Ian Brennan - Social Housing Scottish Annual Conference - 15 September 2020
You may not believe this but today it has been 176 days since the start of the national lockdown on 23 March.
Almost 6 months.
And we still have no certainty about when things might start to return to normal.
Or indeed what that normal might look like.
So I wanted to use my time today to do a couple of things.
First of all I want to give a regulatory perspective on what we have taken from the past six months
And secondly I want to share our thoughts about the areas that we will be considering over the next six months and beyond.
So, the story so far.
On 18 March we moved our regulatory focus to monitoring the impact of COVID-19 upon social landlords.

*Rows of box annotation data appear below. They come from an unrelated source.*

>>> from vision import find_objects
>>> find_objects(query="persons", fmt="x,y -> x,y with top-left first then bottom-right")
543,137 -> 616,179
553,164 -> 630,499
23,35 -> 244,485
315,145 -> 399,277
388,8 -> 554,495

And 5 days later came the national lockdown.
Around that time the Social Housing Resilience Group was formed.
And this brings together a number of organisations including all of the landlord representative bodies, the Scottish Government and ourselves.
Our view is that the sector moved at pace to adapt to the new and challenging environment in which landlords found themselves operating.
From our perspective it was clear that we also had to move at pace.
We wanted to ensure that our regulatory activities continued to protect the interests of tenants and residents.
But we also recognised the unprecedented difficulties that landlords were facing in working in lockdown conditions.
Striking the right balance in this was at the forefront of our thinking when we carried out our consultation on temporary changes to the regulatory framework.
We decided not to go ahead with the publication of Engagement Plans on 31 March.
I know that this was disappointing for many landlords and probably all lenders.
It wasn’t a decision that we took lightly.
But we recognised that shifting our focus to monitoring the impact of the pandemic was essential.
And that inevitably meant shifting away from the engagement that we had planned.
We then carried out a review of our regulatory framework.
And we concluded that there were some things that we wished to change in recognition of the circumstances of the pandemic.
And, of course changing the framework means carrying out a statutory consultation.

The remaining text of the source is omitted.